On Tue, Jun 11, 2024, Chao Gao wrote:
> On Tue, Jun 11, 2024 at 06:34:49AM -0700, Sean Christopherson wrote:
> >> As said, this requires some tweaks to KVM_CAP_FORCE_SPEC_CTRL, such as making
> >> the mask and shadow values adjustable and applicable on a per-vCPU basis. The
> >> tweaks are not necessarily for Intel-defined virtual MSRs; if there were other
> >> preferable interfaces, they could also benefit from these changes.
> >>
> >> Any objections to these tweaks to KVM_CAP_FORCE_SPEC_CTRL?
> >
> >Why does KVM_CAP_FORCE_SPEC_CTRL need to be per-vCPU? Won't the CPU bugs and
> >mitigations be system-wide / VM-wide?
>
> Because spec_ctrl is per-vCPU and Intel-defined virtual MSRs are also per-vCPU.

I figured that was the answer, but part of me was hopeful :-)

> i.e., a guest __can__ configure different values to virtual MSRs on different
> vCPUs even though a sane guest won't do this. If KVM doesn't want to rule out
> the possibility of supporting Intel-defined virtual MSRs in userspace or any
> other per-vCPU interfaces, KVM_CAP_FORCE_SPEC_CTRL needs to be per-vCPU.
>
> implementation-wise, being per-vCPU is simpler because, otherwise, once userspace
> adjusts the hardware mitigations to enforce, KVM needs to kick all vCPUs. This
> will add more complexity.

+1, I even typed up as much before reading this paragraph.
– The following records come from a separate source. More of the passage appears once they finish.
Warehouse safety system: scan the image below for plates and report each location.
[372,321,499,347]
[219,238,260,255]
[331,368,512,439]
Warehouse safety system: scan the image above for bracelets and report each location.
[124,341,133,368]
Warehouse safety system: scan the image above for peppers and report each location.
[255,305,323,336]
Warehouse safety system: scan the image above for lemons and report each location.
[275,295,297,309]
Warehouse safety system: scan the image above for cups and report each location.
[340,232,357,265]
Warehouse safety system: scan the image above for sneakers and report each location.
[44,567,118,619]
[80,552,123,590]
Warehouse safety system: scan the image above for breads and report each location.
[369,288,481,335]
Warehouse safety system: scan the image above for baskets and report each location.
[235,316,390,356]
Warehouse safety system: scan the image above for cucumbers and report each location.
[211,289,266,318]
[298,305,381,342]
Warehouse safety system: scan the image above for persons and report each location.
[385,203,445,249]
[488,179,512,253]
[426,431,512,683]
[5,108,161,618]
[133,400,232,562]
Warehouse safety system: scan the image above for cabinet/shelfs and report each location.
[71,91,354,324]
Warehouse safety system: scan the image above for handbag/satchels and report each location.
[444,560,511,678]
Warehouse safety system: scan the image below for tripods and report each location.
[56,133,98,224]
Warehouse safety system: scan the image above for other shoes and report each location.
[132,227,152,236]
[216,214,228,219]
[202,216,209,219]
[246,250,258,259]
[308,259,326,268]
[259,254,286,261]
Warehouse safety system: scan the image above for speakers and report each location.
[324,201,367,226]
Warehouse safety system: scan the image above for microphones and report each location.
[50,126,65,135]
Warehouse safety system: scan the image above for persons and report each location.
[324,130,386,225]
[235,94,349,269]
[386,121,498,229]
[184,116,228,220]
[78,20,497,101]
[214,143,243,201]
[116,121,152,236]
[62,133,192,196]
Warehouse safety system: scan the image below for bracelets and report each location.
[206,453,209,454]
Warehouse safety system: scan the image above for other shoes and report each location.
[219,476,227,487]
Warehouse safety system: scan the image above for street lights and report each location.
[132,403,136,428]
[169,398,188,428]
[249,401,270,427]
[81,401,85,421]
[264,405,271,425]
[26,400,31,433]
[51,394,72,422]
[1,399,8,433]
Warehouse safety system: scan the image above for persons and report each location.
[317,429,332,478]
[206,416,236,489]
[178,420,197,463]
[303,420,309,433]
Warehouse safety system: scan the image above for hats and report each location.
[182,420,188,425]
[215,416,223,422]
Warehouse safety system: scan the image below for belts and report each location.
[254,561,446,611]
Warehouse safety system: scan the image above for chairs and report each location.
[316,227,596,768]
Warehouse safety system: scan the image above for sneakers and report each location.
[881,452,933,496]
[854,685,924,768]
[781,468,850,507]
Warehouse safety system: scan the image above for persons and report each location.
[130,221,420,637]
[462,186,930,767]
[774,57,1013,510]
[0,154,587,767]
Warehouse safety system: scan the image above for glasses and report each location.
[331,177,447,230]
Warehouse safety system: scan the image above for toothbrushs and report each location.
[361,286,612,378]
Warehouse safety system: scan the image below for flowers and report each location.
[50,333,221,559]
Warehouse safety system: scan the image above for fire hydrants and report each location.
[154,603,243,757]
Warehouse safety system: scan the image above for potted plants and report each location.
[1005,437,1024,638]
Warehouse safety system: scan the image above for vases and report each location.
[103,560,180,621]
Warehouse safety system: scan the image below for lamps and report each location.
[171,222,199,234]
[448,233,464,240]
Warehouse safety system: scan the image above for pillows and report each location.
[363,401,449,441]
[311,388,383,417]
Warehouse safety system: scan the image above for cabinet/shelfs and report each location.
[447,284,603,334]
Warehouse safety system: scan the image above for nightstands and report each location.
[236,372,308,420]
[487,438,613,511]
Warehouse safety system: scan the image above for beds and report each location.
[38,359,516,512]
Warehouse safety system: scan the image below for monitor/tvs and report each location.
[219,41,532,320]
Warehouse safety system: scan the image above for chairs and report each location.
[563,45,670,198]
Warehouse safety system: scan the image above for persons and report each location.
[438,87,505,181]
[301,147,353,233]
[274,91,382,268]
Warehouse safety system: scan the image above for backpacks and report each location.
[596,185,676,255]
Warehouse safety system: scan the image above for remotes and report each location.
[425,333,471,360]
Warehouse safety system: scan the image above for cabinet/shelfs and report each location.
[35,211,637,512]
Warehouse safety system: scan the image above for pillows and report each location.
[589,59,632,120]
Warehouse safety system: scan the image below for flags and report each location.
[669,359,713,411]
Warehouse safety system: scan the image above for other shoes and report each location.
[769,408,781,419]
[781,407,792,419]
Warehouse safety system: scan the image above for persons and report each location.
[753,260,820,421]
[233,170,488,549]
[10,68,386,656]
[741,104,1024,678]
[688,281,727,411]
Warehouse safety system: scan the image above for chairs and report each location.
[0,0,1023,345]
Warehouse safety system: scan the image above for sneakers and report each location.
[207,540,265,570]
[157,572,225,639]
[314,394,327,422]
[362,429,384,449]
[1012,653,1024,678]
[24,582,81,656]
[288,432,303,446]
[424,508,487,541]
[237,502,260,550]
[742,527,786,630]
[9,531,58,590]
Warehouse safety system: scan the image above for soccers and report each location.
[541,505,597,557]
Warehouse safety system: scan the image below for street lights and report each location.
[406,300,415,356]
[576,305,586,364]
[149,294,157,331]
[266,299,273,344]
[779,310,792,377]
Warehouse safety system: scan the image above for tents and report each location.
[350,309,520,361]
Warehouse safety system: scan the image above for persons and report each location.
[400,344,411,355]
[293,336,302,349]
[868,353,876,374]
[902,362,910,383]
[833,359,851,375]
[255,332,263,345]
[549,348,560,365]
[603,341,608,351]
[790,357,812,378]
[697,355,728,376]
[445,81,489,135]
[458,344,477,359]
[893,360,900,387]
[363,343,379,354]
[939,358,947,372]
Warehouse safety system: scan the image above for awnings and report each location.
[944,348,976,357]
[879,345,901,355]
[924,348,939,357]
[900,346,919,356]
> And IMO, requiring guests to deploy same mitigations on vCPUs is an unnecessary
> limitation.

Yeah, I can see how it would make things weird for no good reason.

So yeah, if the only thing stopping us from letting userspace deal with the virtual
MSRs is converting to a vCPU-scoped ioctl(), then by all means, lets do that.